### Extract
..........
That animal is the wolf.
Extremism by environmentalist special interests now seems to dominate American society. Organizations that promote animal rights seem to me to be the most extreme. Various of these groups want to stop all hunting, fishing, use of laboratory animals for research, animal husbandry, eating of meat, fur farming and use of fur in clothing, ownership of pets, even use of seeing-eye dogs, and the existence of zoos. They are generally opposed to the science of wildlife management, preferring to let nature take its course regardless of the outcome. The wolf and its scientific management in Alaska seems to have attracted the attention of more than its fair share of these extremists.
Many of these organizations have become national and even international. They have learned how to grab newspaper headlines, how to dominate sound bites on television news, and via skillfully written letters how to bilk susceptible people out of dollars to support their causes and organizations.
Few of the dollars sympathetic people send to animal advocacy groups are spent directly for the benefit of animals; a 1990 survey of thirty-three top animal advocacy groups revealed that over ninety percent of the money raised annually by these groups was spent sending out requests to raise more money.
A recent survey characterized the typical animal rights activist: It is usually a childless white woman who annually earns more than $30,000, is in her thirties or forties, and lives in a city. She is probably a school teacher, a nurse, or a government worker with a college degree, or even an advanced degree. Most of these people—and I have encountered many of them—are sincere in their beliefs.
..........
### Required task 1
Convert the listing into a Markdown table with the columns "Row" and "Line," starting with the first line of the listing and going on through the line with "9031 millimetres", and leaving out blank lines.
The passage and the listing come from separate sources.

Spatial question listing
..........
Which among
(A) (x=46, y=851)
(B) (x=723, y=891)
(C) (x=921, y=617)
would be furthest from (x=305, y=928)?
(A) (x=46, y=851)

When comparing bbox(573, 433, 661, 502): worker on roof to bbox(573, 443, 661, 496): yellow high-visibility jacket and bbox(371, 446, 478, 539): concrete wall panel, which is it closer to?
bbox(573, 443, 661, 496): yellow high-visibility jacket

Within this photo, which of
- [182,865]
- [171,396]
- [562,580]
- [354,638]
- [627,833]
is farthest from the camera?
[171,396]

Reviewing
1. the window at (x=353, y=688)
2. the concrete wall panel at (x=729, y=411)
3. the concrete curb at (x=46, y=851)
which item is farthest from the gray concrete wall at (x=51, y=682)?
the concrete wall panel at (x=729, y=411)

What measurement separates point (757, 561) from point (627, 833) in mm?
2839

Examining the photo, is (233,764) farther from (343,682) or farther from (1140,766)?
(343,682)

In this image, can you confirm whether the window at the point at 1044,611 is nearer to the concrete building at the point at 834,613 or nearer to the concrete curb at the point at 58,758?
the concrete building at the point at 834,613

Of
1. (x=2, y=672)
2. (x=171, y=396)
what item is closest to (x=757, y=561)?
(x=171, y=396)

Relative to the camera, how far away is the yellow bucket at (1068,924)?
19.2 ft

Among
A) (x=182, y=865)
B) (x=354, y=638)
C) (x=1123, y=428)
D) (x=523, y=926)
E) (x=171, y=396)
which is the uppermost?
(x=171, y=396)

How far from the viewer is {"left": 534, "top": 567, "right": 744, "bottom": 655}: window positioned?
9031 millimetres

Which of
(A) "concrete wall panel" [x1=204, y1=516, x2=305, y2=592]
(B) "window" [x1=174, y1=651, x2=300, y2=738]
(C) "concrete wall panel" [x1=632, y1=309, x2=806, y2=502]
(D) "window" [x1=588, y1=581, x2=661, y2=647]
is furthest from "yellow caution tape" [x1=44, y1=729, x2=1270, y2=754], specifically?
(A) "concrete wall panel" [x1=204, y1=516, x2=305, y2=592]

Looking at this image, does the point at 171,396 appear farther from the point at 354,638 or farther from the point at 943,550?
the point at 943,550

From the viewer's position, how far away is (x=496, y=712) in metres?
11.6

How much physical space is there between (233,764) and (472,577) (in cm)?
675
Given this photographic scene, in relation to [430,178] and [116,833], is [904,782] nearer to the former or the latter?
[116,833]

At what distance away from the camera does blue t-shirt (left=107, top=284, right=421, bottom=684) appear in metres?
..........
### Required task 2
Transcribe the passage on animal rights groups word for word, starting with "Extremism by environmentalist" and going on through "of these extremists.".

### Exercise solution 1
| Row | Line |
|---|---|
| 1 | Which among |
| 2 | (A) (x=46, y=851) |
| 3 | (B) (x=723, y=891) |
| 4 | (C) (x=921, y=617) |
| 5 | would be furthest from (x=305, y=928)? |
| 6 | (A) (x=46, y=851) |
| 7 | When comparing bbox(573, 433, 661, 502): worker on roof to bbox(573, 443, 661, 496): yellow high-visibility jacket and bbox(371, 446, 478, 539): concrete wall panel, which is it closer to? |
| 8 | bbox(573, 443, 661, 496): yellow high-visibility jacket |
| 9 | Within this photo, which of |
| 10 | - [182,865] |
| 11 | - [171,396] |
| 12 | - [562,580] |
| 13 | - [354,638] |
| 14 | - [627,833] |
| 15 | is farthest from the camera? |
| 16 | [171,396] |
| 17 | Reviewing |
| 18 | 1. the window at (x=353, y=688) |
| 19 | 2. the concrete wall panel at (x=729, y=411) |
| 20 | 3. the concrete curb at (x=46, y=851) |
| 21 | which item is farthest from the gray concrete wall at (x=51, y=682)? |
| 22 | the concrete wall panel at (x=729, y=411) |
| 23 | What measurement separates point (757, 561) from point (627, 833) in mm? |
| 24 | 2839 |
| 25 | Examining the photo, is (233,764) farther from (343,682) or farther from (1140,766)? |
| 26 | (343,682) |
| 27 | In this image, can you confirm whether the window at the point at 1044,611 is nearer to the concrete building at the point at 834,613 or nearer to the concrete curb at the point at 58,758? |
| 28 | the concrete building at the point at 834,613 |
| 29 | Of |
| 30 | 1. (x=2, y=672) |
| 31 | 2. (x=171, y=396) |
| 32 | what item is closest to (x=757, y=561)? |
| 33 | (x=171, y=396) |
| 34 | Relative to the camera, how far away is the yellow bucket at (1068,924)? |
| 35 | 19.2 ft |
| 36 | Among |
| 37 | A) (x=182, y=865) |
| 38 | B) (x=354, y=638) |
| 39 | C) (x=1123, y=428) |
| 40 | D) (x=523, y=926) |
| 41 | E) (x=171, y=396) |
| 42 | which is the uppermost? |
| 43 | (x=171, y=396) |
| 44 | How far from the viewer is {"left": 534, "top": 567, "right": 744, "bottom": 655}: window positioned? |
| 45 | 9031 millimetres |

### Exercise solution 2
Extremism by environmentalist special interests now seems to dominate American society. Organizations that promote animal rights seem to me to be the most extreme. Various of these groups want to stop all hunting, fishing, use of laboratory animals for research, animal husbandry, eating of meat, fur farming and use of fur in clothing, ownership of pets, even use of seeing-eye dogs, and the existence of zoos. They are generally opposed to the science of wildlife management, preferring to let nature take its course regardless of the outcome. The wolf and its scientific management in Alaska seems to have attracted the attention of more than its fair share of these extremists.